Since reopening the bistro last fall, Diaz said he has been eyeing the possibility of pursuing another venture under the same roof. Located directly next to the bistro, Eleanor’s patrons will be able to walk through wrought-iron gates into a restaurant that will boast a “warm, relaxing and family-friendly atmosphere,” according to Diaz.
“This side will be more of the anchor for Warehouse Bistro because it will be more casual and more of an everyday place for people who want to stop by and get a burger or a big steak. It will also be fast paced, with people coming in and probably staying for 30 to 45 minutes instead of the couple of hours you would need to experience a meal at the bistro,” Diaz said.
Diaz named the restaurant in honor of his grandmother, who was known for her baking and cooking skills. Items like her signature lemon cake which will be served at Eleanor’s.
“She loved spending her time in the kitchen baking and cooking. I have a lot of her recipes in a Rolodex, and a lot of her desserts will be on our menu,” Diaz said.
Once renovations are complete, Diaz said he expects Eleanor’s to seat approximately 65 to 75 people, be equipped with bar seating and televisions to watch live entertainment and sports and four to five servers at its busiest times.
Though the menu is deeply rooted in traditional American cuisine, Diaz said Eleanor’s will copy the bistro and utilize locally sourced ingredients to be used in their dishes. Still under development, he said there will be options for all ages and tastes, including a full children’s menu.
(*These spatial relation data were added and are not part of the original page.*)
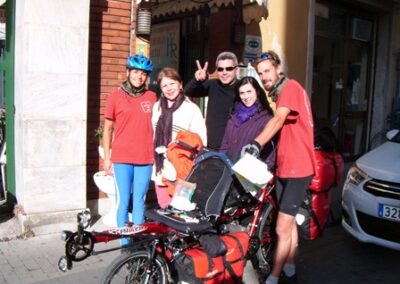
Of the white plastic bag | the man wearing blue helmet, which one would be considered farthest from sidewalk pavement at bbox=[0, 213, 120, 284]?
the white plastic bag

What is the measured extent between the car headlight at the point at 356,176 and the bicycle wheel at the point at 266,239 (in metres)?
1.29

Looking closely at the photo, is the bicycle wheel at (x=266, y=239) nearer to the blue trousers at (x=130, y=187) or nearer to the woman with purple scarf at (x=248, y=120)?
the woman with purple scarf at (x=248, y=120)

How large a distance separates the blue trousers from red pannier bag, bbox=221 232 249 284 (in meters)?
1.09

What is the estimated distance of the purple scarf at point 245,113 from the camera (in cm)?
425

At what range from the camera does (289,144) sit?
400cm

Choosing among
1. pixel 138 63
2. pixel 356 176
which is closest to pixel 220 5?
pixel 138 63

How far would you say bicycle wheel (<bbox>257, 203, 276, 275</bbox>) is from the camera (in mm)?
4414

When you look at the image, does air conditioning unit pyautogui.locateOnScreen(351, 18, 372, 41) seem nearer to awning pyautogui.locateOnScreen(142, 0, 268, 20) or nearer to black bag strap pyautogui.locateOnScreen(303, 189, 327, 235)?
awning pyautogui.locateOnScreen(142, 0, 268, 20)

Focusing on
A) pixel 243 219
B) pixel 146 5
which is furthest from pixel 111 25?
pixel 243 219

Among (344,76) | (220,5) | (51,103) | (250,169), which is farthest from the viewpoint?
(344,76)

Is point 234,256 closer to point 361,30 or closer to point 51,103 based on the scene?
point 51,103

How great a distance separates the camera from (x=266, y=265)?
4527 millimetres

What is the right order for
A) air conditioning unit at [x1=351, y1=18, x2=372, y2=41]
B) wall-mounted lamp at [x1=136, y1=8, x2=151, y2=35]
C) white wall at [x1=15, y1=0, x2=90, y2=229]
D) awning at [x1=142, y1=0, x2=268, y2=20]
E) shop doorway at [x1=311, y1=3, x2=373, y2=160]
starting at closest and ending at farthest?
white wall at [x1=15, y1=0, x2=90, y2=229]
wall-mounted lamp at [x1=136, y1=8, x2=151, y2=35]
awning at [x1=142, y1=0, x2=268, y2=20]
shop doorway at [x1=311, y1=3, x2=373, y2=160]
air conditioning unit at [x1=351, y1=18, x2=372, y2=41]

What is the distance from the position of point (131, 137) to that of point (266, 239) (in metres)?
1.52
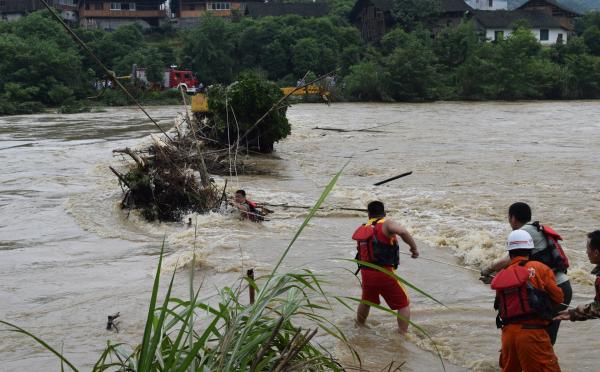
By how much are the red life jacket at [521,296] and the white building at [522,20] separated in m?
62.2

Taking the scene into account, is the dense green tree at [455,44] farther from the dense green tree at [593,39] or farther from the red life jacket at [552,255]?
the red life jacket at [552,255]

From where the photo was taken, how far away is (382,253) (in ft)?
22.0

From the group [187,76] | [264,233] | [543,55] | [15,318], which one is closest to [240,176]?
[264,233]

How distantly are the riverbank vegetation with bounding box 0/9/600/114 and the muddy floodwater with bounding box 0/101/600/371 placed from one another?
24.6m

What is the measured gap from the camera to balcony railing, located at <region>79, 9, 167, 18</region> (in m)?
70.4

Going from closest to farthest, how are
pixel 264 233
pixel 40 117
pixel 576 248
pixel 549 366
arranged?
1. pixel 549 366
2. pixel 576 248
3. pixel 264 233
4. pixel 40 117

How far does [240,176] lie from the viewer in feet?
61.4

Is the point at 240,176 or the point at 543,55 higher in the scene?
the point at 543,55

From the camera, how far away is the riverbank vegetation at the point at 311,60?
169 feet

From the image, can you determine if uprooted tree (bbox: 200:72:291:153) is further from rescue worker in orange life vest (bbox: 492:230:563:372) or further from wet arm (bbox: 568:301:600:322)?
wet arm (bbox: 568:301:600:322)

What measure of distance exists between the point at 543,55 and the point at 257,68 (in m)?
22.4

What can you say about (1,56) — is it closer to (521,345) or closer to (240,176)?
(240,176)

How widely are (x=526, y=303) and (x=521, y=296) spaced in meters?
0.06

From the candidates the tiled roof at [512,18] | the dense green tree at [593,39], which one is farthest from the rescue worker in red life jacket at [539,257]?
the tiled roof at [512,18]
Eleanor’s will hold a soft opening June 15 starting at 5 p.m., what Diaz is calling a “pre-Father’s Day” meal. There will be one-night-only specials and other activities to celebrate fathers that evening.
“It’s going to be the perfect time for people to come out and see what this place is all about,” Diaz said.
Permanent hours of operation have yet to be finalized. Diaz said he expects to be open six days a week from 11 a.m. to 3 p.m. for lunch and 5 to 9 p.m. for dinner. Once established, he added that he will consider breakfast or brunch dining options as well.
The third and final phase of Diaz’s planned development will be a bakery and coffee shop in the frontmost portion of the building, the former home of the “Brass Brassiere” antique shop.